___ MATERIAL FOR THIS EXERCISE ___

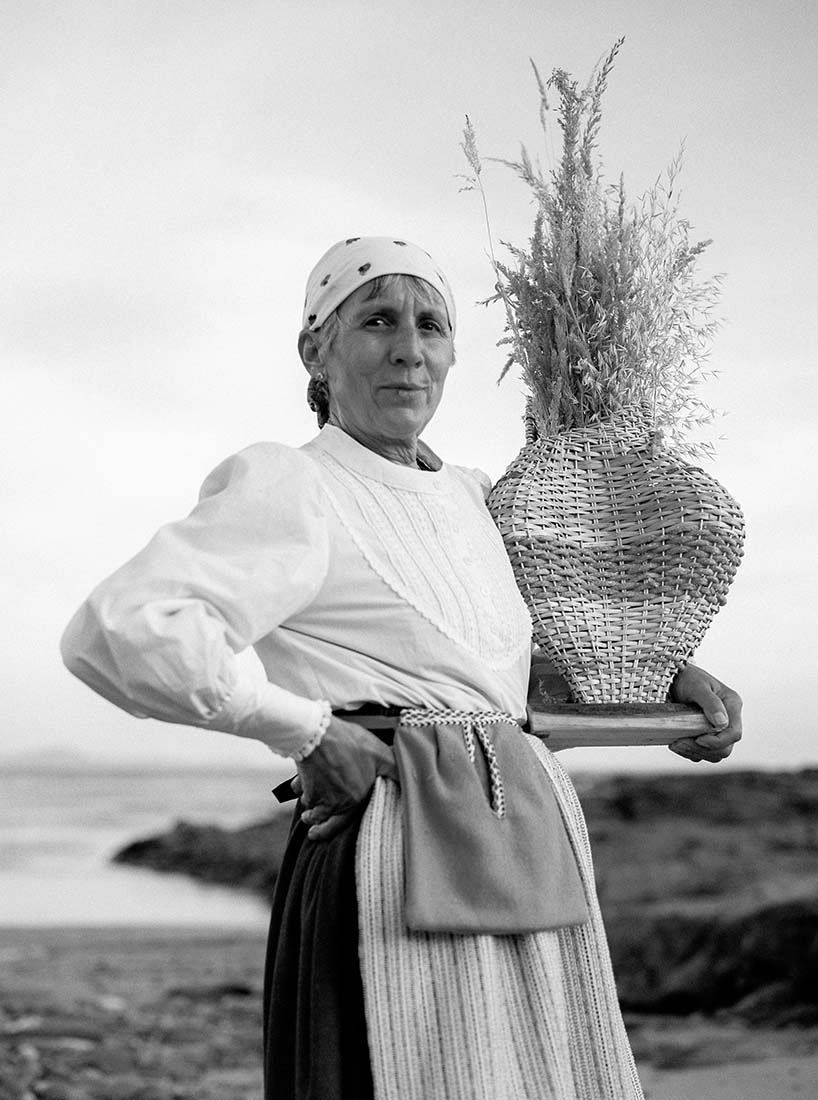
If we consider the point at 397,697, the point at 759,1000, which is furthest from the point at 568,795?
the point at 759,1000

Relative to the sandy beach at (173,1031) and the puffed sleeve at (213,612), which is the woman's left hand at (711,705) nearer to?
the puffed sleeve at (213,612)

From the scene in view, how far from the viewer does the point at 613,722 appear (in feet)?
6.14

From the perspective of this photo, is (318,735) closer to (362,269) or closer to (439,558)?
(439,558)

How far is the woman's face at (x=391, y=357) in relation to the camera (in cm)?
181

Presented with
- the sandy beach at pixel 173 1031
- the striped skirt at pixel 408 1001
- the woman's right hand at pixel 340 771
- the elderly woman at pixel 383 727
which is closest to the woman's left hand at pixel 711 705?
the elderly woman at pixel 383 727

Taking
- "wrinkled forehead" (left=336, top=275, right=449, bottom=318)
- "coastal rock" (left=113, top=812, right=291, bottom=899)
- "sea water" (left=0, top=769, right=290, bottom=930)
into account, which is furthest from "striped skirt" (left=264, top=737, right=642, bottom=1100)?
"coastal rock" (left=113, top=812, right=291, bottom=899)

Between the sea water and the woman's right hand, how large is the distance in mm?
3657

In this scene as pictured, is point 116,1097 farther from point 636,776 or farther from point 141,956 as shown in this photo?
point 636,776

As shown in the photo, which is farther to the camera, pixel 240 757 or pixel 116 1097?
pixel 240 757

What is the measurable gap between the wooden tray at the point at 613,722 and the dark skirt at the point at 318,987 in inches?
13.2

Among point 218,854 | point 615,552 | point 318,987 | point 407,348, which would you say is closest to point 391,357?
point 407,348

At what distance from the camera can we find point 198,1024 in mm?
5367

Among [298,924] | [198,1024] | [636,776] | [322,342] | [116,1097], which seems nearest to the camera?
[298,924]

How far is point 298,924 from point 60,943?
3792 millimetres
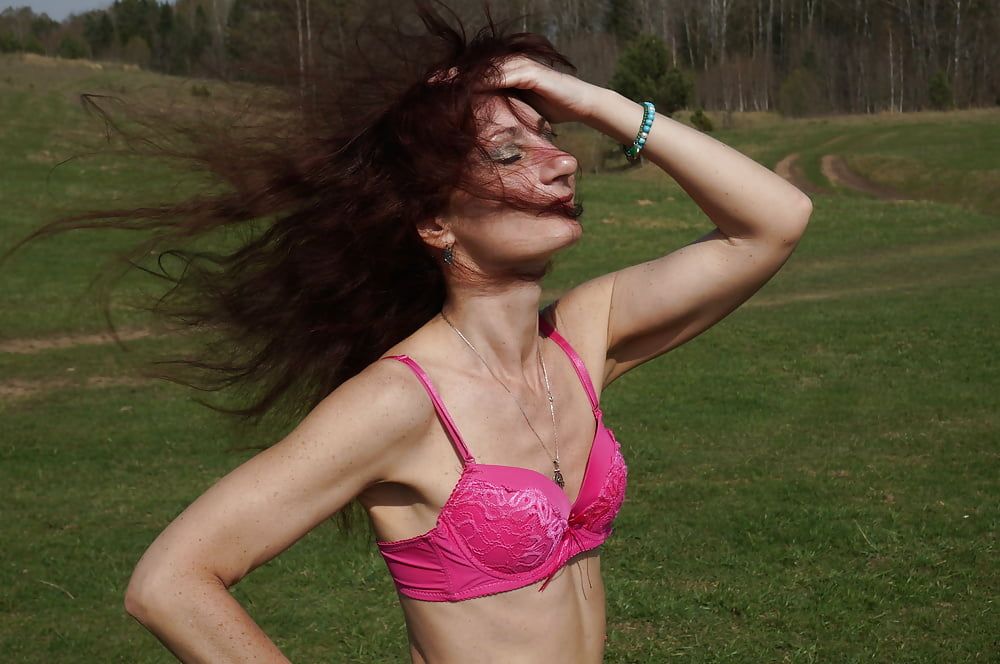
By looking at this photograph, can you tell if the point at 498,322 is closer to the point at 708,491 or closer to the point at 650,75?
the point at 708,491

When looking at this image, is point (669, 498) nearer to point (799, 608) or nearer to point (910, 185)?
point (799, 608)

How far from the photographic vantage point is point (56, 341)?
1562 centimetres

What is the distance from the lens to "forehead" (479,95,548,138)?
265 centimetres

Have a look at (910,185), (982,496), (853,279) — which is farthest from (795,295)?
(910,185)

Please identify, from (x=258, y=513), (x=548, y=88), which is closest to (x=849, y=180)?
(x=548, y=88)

___

**THE TASK**:
Rewrite the lines from the one containing "Have a look" through the end of the records as a Markdown table with the columns n and Line, numbering each row and skipping blank lines.

**EXPECTED OUTPUT**:
| n | Line |
|---|---|
| 1 | Have a look at (910,185), (982,496), (853,279) — which is farthest from (795,295)? |
| 2 | (910,185) |
| 3 | Please identify, from (x=258, y=513), (x=548, y=88), which is closest to (x=849, y=180)? |
| 4 | (x=548, y=88) |